After an IED attack on IDF troops, Netanyahu says relative calm maintained thus far by ‘putting pressure on Hamas’

Prime Minister Benjamin Netanyahu addresses a lunch meeting at the 54th Munich Security Conference on February 16, 2018. (AFP Photo/ DPA/Sven Hoppe)
Prime Minister Benjamin Netanyahu addresses a lunch meeting at the 54th Munich Security Conference on February 16, 2018. (AFP Photo/ DPA/Sven Hoppe)

 

MUNICH — Prime Minister Benjamin Netanyahu on Sunday credited Israel’s policy of targeting Hamas sites in the Gaza Strip in response to any aggression coming the territory with preventing additional attacks.

He was speaking a day after an improvised explosive device injured four IDF soldiers and a rocket fired from the Strip hit an Israeli house in the nearby Sha’ar Hanegev region.

“If we weren’t putting pressure on Hamas the way we do, we’d have what happened [yesterday] every day,” Netanyahu told reporters following a speech at the Munich Security Conference earlier in the day.

The prime minister would not confirm comments made by Defense Minister Avigdor Liberman, to the effect that the Popular Resistance Committees terrorist group was responsible for the IED attack.

Smoke rises following an Israeli air strike in Rafah, in the southern Gaza Strip, on May 5, 2016. (AFP/Said Khatib/File)
Smoke rises following an Israeli air strike in Rafah, in the southern Gaza Strip, on May 5, 2016. (AFP/Said Khatib/File)

 

“It doesn’t matter who did it. It matters who didn’t stop it,” Netanyahu said, referring to Gaza’s Hamas rulers.

Since the 2014 Gaza war, Hamas has prevented other terrorist groups in the Gaza Strip from carrying out attacks, leading to one of the quietest periods between Israel and the coastal enclave since the 1967 Six Day War, according to Israeli statistics on terror attacks.

“This isn’t about [Hamas] loving us, but about loving itself,” Netanyahu said.

Saturday’s attack represented the most significant strike from an armed group in the territory since the 2014 war.

In response to the initial IED attack and the rocket launch, Israel conducted a series of airstrikes in the Strip, targeting 18 sites connected to terrorist activities, according to the Israeli army.

The military said that those included an offensive tunnel dug toward Israeli territory from the Zeitun neighborhood of Gaza City.

******************************

**Task to complete:** According to the news report on the IED attack, how many sites did Israel target in its airstrikes on the Strip? The records that follow are drawn from a separate source.

******************************

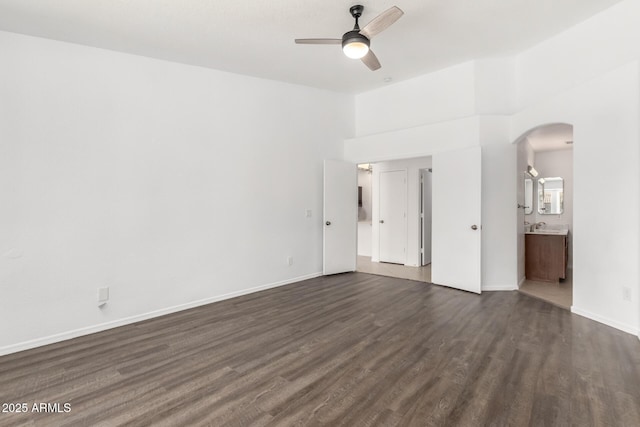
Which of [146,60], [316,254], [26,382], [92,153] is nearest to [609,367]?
[316,254]

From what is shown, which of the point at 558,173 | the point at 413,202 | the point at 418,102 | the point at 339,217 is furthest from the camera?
the point at 558,173

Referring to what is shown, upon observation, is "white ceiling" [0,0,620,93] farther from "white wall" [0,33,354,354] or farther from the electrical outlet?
the electrical outlet

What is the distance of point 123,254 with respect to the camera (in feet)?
11.4

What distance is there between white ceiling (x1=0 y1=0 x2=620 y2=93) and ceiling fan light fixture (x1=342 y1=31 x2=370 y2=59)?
12.8 inches

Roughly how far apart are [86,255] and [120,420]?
1990 mm

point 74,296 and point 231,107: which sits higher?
point 231,107

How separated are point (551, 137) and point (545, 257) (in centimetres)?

******************************

**Task output:** Eighteen sites connected to terrorist activities.